Корделия
Шрифт:
Случайно взгляд Корделии упал на торговца глиняными фигурками, мылом, гребенками, всякою дешевою мелочью. Бог знает почему ей приглянулся толстенький глиняный немец с цилиндром на голове и зонтиком под мышкой. Немец, действительно, имел очень живое и умильное выражение и был быстро сторгован за двугривенный.
— Это вам от меня, Сакердончик… на елку. Возьмите эту немчуру и поставьте на свой письменный столик, и, когда вам будет скучно, смотрите на него и вспоминайте о вашей Корделии… А теперь мне пора… maman ждет меня к обеду и наверное сердится. И потом, видите, как метель поднялась. Вас я не приглашаю к нам, потому что у maman последнее время ужасная мигрень и она просто на себя не похожа. — Марта запнулась и как будто немного сконфузилась за свое негостеприимство или по какой другой причине — мне тогда было невдомек. Затем она коротко вздохнула, протянула мне обе руки и быстро проговорила: — Ну, прощайте… Мне пора, пора!.. На мой дебют, смотрите же, непременно приходите — вы знаете,
— Клянусь на мече моем!.. — произнес я торжественно.
— Вы все с вашим Гамлетом… Нет, вы положительно неизлечимы!..
И Марта быстро скользнула из-под гостинодворского навеса и на панель, а затем — не успел я оглянуться — очутилась на другой стороне, около часовни.
— До свиданья, Сакердончик! — крикнула она оттуда.
И хотя поднявшаяся снежная метель скрыла ее от меня, но я еще долго стоял на том заветном месте, где она со мной простилась… и вручила рождественского немца. Я испытывал необыкновенный прилив сердечных ощущений. Радость жизни захватывала меня всего, кипела и играла во мне, подобно бушевавшей перед глазами снежной вьюге. Душа моя была переполнена…
— «Злись, ветер, дуй, пока твои не лопнут щеки!!» — громогласно продекламировал я и, полоумный от счастья, бросился вперед, через дорогу, по направлению к звеневшей конке.
VI
На третий день праздника я получил от Марты Нейгоф раздушенное письмо с строгим напоминанием непременно быть на дебютном спектакле; в письмо был вложен билет, вместе с афишей спектакля в виде маленькой книжечки из глассированной розовой бумаги; с золотыми буквами и виньеткой, изображавшей лиру, перевитую лаврами.

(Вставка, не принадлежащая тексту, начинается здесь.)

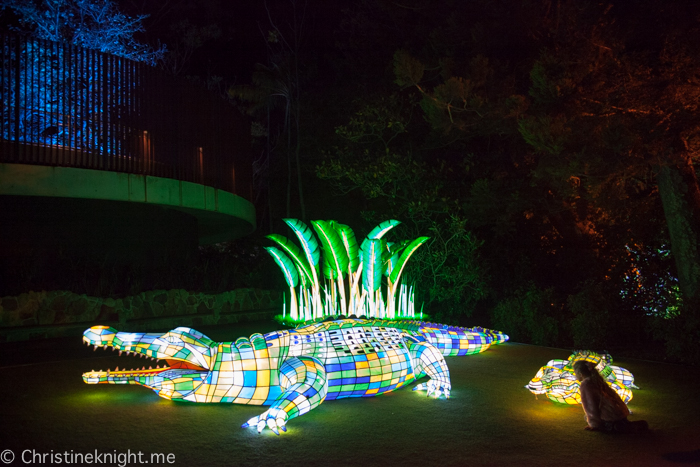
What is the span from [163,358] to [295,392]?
123 centimetres

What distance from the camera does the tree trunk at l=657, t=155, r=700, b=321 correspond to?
920 centimetres

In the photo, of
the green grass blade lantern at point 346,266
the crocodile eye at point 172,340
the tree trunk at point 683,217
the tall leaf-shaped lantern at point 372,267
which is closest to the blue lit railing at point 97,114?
the green grass blade lantern at point 346,266

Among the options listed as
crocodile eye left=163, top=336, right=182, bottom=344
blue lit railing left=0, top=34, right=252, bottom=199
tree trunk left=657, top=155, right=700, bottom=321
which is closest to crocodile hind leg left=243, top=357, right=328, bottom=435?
crocodile eye left=163, top=336, right=182, bottom=344

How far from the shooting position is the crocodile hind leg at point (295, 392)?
14.3 feet

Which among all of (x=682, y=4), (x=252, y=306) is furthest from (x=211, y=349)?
(x=252, y=306)

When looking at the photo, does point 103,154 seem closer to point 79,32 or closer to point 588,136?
point 79,32

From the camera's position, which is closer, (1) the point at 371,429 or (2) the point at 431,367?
(1) the point at 371,429

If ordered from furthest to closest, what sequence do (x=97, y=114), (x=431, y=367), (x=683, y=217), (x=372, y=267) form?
(x=97, y=114)
(x=372, y=267)
(x=683, y=217)
(x=431, y=367)

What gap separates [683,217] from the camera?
30.7 ft

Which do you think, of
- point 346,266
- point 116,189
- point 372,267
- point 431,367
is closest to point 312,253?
point 346,266

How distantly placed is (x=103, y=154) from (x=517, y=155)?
29.6 ft

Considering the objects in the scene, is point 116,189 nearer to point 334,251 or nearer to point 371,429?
point 334,251

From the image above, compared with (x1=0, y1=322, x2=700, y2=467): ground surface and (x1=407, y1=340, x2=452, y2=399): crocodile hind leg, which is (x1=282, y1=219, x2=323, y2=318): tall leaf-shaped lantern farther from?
(x1=407, y1=340, x2=452, y2=399): crocodile hind leg

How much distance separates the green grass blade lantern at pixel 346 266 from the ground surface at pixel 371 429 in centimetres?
469
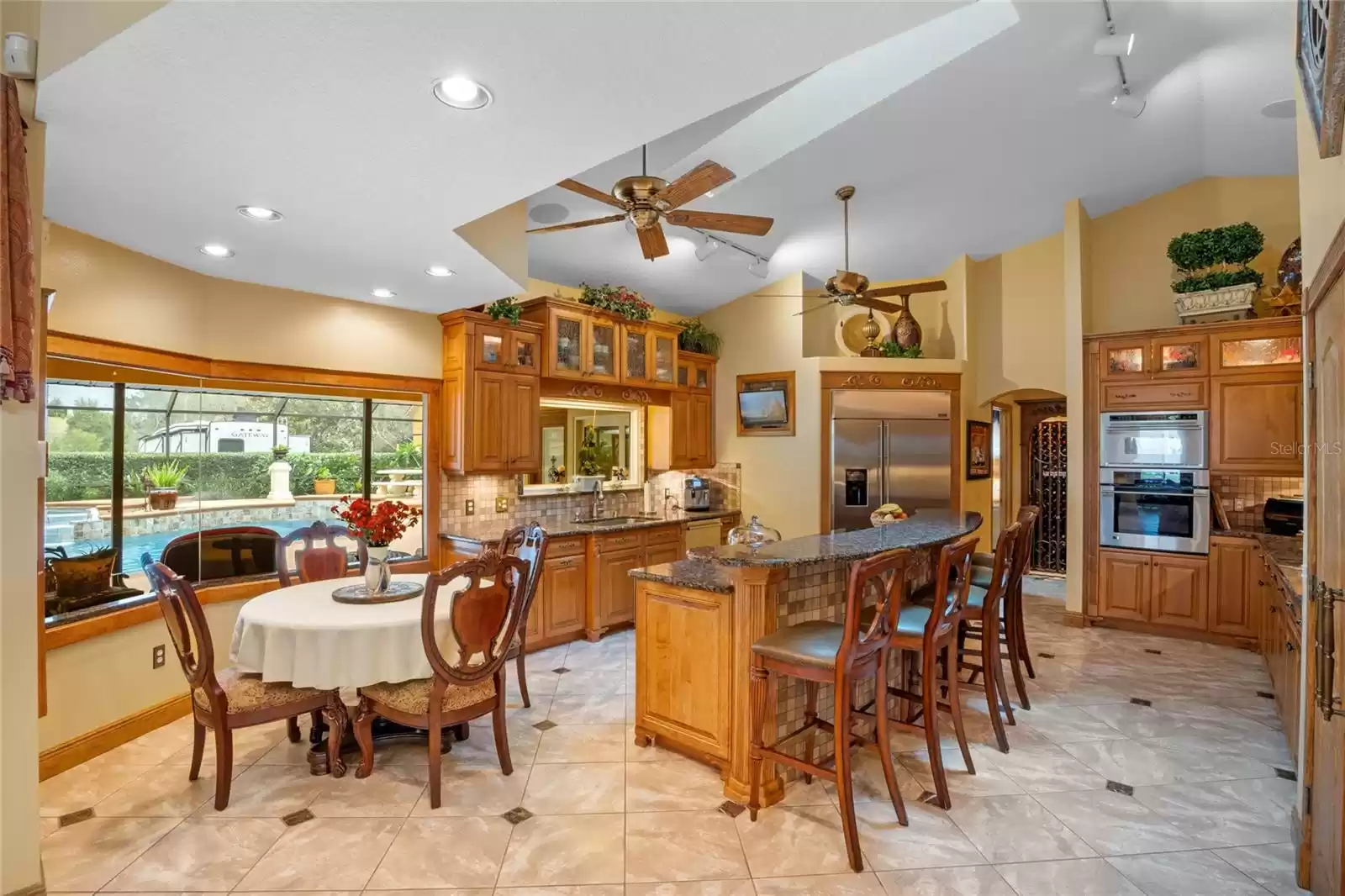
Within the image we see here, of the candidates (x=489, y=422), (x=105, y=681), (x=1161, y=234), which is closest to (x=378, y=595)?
(x=105, y=681)

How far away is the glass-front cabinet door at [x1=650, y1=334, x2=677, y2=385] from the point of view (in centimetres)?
606

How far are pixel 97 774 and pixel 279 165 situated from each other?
2806mm

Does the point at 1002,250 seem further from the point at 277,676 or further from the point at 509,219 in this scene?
the point at 277,676

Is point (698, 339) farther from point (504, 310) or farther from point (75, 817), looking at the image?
point (75, 817)

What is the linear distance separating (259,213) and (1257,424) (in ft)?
21.5

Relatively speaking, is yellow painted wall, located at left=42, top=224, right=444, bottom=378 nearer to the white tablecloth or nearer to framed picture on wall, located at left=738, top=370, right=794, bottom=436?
the white tablecloth

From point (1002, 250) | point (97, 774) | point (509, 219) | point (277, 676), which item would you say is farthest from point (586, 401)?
point (1002, 250)

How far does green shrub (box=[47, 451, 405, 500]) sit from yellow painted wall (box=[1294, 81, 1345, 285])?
488 centimetres

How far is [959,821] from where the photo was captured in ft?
8.50

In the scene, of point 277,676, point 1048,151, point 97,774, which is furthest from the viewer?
point 1048,151

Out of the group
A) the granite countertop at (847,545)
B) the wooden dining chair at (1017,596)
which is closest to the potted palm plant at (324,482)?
the granite countertop at (847,545)

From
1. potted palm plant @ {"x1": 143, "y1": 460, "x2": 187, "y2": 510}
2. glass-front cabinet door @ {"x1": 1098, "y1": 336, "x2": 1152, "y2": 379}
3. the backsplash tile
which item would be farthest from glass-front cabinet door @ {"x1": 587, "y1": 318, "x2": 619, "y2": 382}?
the backsplash tile

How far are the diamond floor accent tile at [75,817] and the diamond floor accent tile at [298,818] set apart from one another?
791 millimetres

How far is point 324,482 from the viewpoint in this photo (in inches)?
181
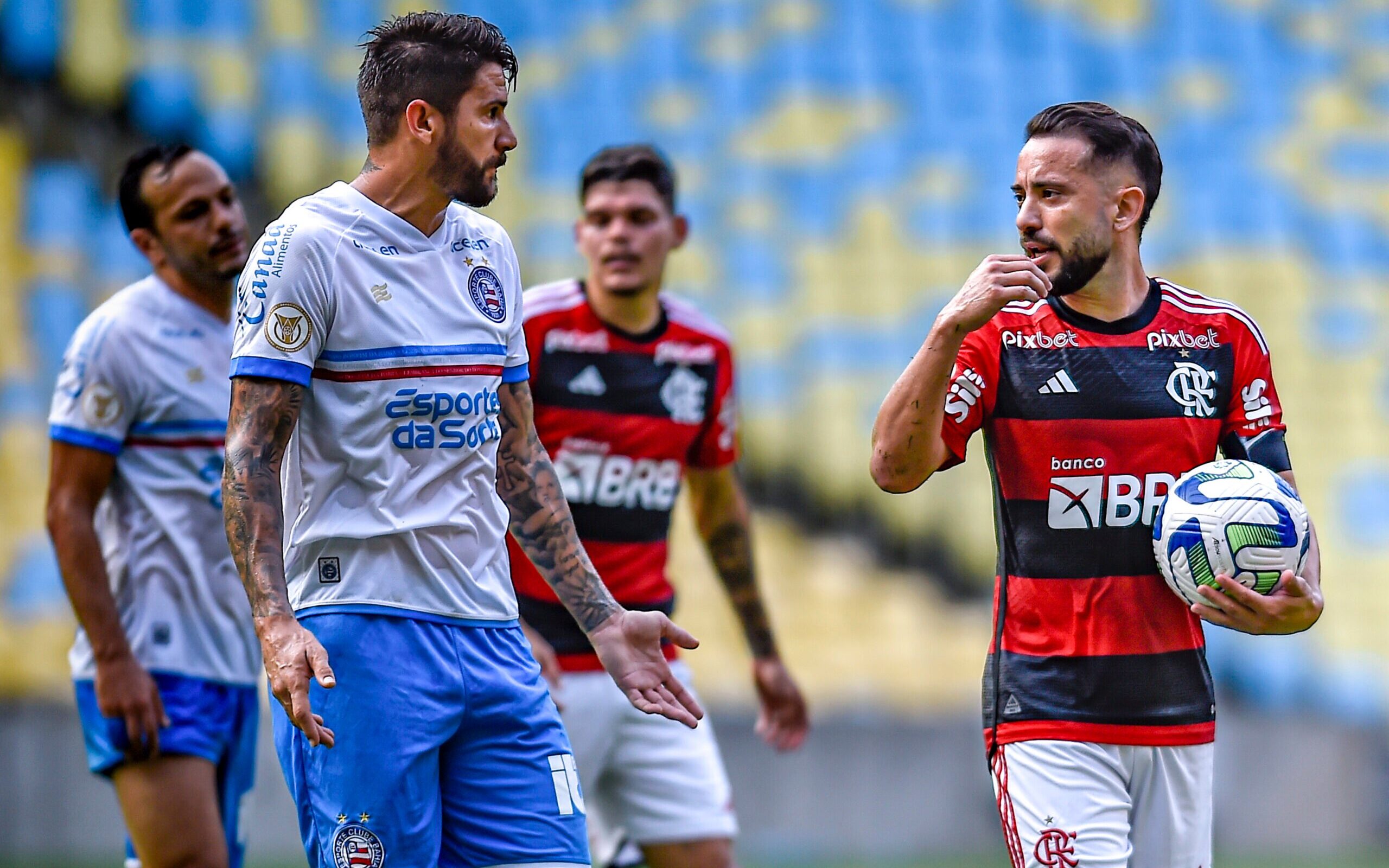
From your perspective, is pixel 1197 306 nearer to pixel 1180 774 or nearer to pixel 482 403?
pixel 1180 774

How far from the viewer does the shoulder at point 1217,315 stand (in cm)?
358

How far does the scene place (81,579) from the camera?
4.32 metres

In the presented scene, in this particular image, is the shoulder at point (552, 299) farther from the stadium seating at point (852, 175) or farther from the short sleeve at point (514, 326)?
the stadium seating at point (852, 175)

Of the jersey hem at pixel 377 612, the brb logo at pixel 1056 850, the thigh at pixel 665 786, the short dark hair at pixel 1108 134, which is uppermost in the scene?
the short dark hair at pixel 1108 134

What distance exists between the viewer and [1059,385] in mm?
3486

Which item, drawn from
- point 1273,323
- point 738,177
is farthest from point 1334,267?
point 738,177

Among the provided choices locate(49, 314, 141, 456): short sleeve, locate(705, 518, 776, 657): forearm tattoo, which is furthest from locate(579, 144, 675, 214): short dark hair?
locate(49, 314, 141, 456): short sleeve

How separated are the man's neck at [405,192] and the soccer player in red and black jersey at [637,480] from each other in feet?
5.33

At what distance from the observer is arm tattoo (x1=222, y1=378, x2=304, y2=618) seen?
2.96 meters

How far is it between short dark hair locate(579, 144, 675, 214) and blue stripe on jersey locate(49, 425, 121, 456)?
1663 mm

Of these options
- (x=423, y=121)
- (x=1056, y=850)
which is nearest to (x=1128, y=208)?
(x=1056, y=850)

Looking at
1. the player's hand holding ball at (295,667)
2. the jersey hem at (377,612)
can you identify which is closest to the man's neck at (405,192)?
the jersey hem at (377,612)

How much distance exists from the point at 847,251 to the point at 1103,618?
6.25 metres

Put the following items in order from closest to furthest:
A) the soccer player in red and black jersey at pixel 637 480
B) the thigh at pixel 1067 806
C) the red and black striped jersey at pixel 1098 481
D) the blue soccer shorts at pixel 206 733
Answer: the thigh at pixel 1067 806 < the red and black striped jersey at pixel 1098 481 < the blue soccer shorts at pixel 206 733 < the soccer player in red and black jersey at pixel 637 480
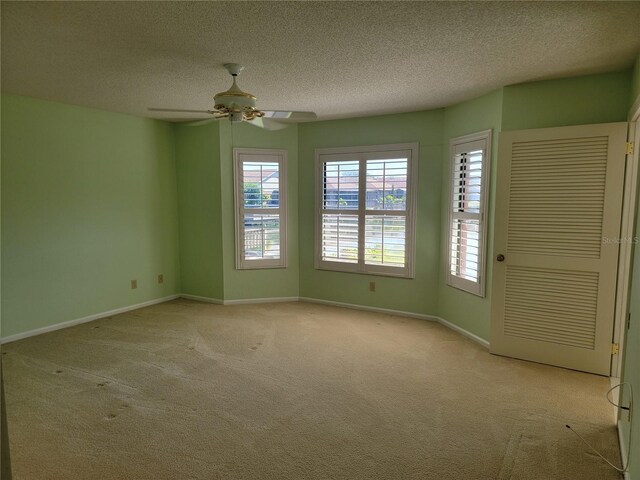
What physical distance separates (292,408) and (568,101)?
3.30 meters

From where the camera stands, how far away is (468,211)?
416cm

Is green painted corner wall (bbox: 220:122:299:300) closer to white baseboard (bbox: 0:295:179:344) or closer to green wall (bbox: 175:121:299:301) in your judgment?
green wall (bbox: 175:121:299:301)

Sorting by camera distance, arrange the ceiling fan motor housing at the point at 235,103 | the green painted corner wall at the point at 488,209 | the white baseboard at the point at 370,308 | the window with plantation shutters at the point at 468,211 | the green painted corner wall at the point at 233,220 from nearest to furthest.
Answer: the ceiling fan motor housing at the point at 235,103
the green painted corner wall at the point at 488,209
the window with plantation shutters at the point at 468,211
the white baseboard at the point at 370,308
the green painted corner wall at the point at 233,220

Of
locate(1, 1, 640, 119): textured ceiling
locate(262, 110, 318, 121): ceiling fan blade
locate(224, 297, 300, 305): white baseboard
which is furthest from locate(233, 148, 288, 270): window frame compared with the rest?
locate(262, 110, 318, 121): ceiling fan blade

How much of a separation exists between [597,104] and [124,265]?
524cm

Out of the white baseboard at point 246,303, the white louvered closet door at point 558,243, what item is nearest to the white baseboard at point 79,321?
the white baseboard at point 246,303

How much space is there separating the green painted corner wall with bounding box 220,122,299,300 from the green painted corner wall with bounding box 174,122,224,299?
0.30 feet

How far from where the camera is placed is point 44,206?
13.9 ft

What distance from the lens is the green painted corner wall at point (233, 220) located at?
17.3 ft

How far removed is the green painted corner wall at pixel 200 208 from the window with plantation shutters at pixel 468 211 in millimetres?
2910

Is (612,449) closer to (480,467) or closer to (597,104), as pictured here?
(480,467)

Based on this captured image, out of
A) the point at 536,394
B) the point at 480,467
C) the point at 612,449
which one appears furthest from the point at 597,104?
the point at 480,467

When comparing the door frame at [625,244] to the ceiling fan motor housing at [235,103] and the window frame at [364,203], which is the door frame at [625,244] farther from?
the ceiling fan motor housing at [235,103]

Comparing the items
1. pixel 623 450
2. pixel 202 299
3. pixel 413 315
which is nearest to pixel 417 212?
pixel 413 315
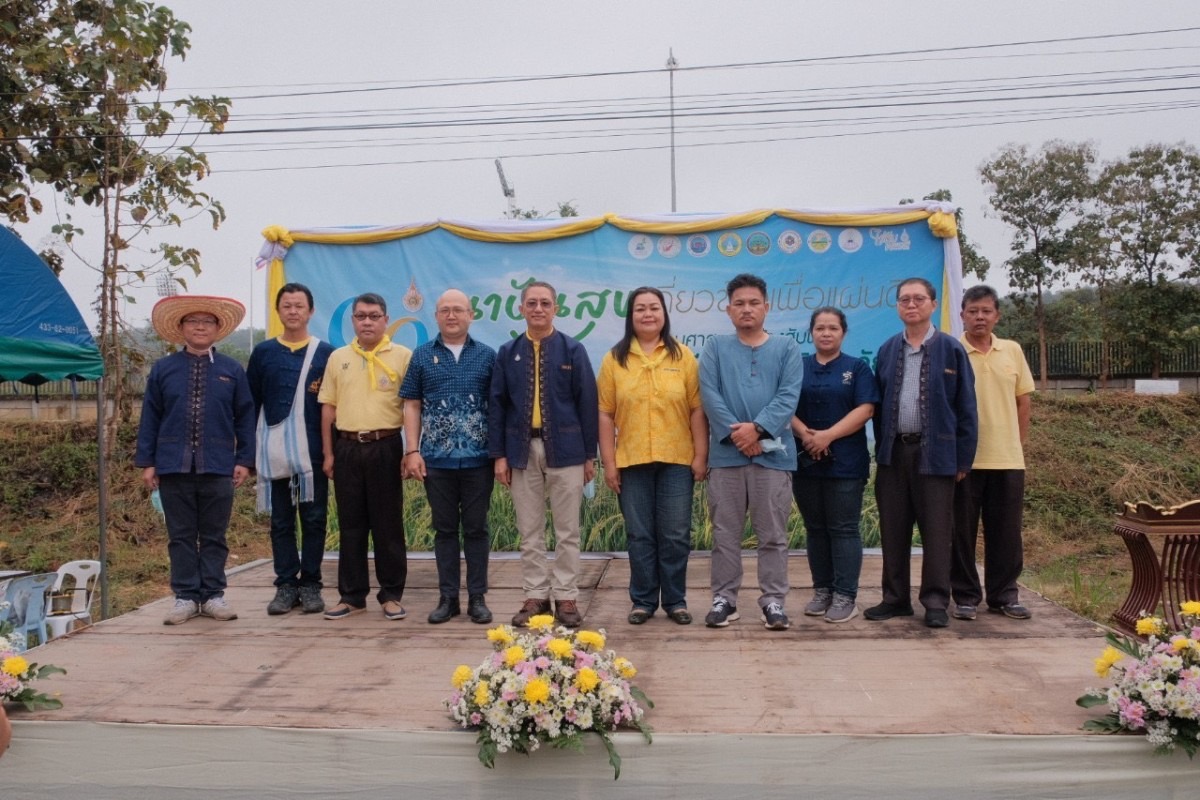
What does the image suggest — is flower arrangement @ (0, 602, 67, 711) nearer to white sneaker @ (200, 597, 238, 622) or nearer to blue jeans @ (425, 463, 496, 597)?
white sneaker @ (200, 597, 238, 622)

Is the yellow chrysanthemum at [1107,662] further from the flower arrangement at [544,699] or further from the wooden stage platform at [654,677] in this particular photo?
the flower arrangement at [544,699]

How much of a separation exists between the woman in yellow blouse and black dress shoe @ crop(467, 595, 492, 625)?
2.01 feet

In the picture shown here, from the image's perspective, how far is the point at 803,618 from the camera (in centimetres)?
401

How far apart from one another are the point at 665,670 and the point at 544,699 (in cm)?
81

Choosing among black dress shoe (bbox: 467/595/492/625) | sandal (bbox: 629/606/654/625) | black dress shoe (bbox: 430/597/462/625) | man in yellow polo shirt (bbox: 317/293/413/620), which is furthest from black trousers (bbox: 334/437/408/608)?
sandal (bbox: 629/606/654/625)

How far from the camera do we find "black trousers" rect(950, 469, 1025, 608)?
402 cm

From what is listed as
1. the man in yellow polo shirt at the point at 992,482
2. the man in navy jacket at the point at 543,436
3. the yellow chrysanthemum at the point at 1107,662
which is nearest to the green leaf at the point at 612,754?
the man in navy jacket at the point at 543,436

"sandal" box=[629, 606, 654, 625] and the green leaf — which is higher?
"sandal" box=[629, 606, 654, 625]

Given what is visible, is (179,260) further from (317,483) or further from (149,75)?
(317,483)

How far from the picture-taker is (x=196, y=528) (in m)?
4.19

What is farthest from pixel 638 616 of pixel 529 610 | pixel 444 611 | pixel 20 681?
pixel 20 681

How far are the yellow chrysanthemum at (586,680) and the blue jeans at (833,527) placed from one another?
1628mm

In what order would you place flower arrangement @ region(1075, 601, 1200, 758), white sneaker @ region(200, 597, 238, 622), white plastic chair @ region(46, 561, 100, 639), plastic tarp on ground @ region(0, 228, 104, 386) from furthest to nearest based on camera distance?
plastic tarp on ground @ region(0, 228, 104, 386) < white plastic chair @ region(46, 561, 100, 639) < white sneaker @ region(200, 597, 238, 622) < flower arrangement @ region(1075, 601, 1200, 758)

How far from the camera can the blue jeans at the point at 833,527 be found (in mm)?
3934
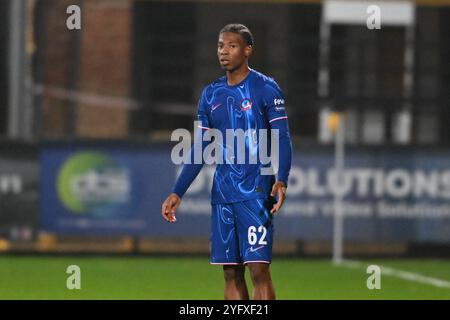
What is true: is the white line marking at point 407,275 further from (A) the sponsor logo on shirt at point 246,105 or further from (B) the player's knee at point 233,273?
(A) the sponsor logo on shirt at point 246,105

Последняя страничка была занята программой танцев, долженствующих состояться в заключение спектакля: «вальс, кадриль, полька, котильон» и т. д. Откровенно признаться, я с глубоким скептицизмом оглядел эту нарядную афишу. Танцы, стоявшие, из понятного приличия, на последнем плане, очевидно, были здесь на первом. Искусство же играло, так сказать, роль флага, под прикрытием которого отличным образом отплясывали, интриговали и амурничали. Тем не менее я отдал портному выутюжить залежавшуюся фрачную пару и в назначенный день и час отправился.
Наружный вид залы как нельзя более оправдал мое артистическое предчувствие. Это было впечатление какого-то неотразимого и беспечального сверканья… Сверкало все: сверкала голубая зала, освещенная электричеством, сверкал театральный занавес, изображавший пляску каких-то пузатых амуров, сверкали плечи декольтированных барынь, эполеты военных и фрачные груди статских. В воздухе чувствовалась какая-то острая смесь — модных духов, двусмысленных каламбуров и светского тщеславия. Ничего хоть сколько-нибудь похожего на серьезный драматический кружок!
В начале девятого часа начался спектакль, открывшийся двумя актами из «Горе от ума», и это начало окончательно укрепило меня в моем враждебном чувстве к фешенебельному кружку «Свободных любителей».
Чацкого играл член кружка — какой-то г. Перион. Бог мой, что это был за несуразный Чацкий! Много мне случалось на моем любительском веку лицезреть всяких бессмысленностей, но, признаюсь, такой, пародии я не ожидал…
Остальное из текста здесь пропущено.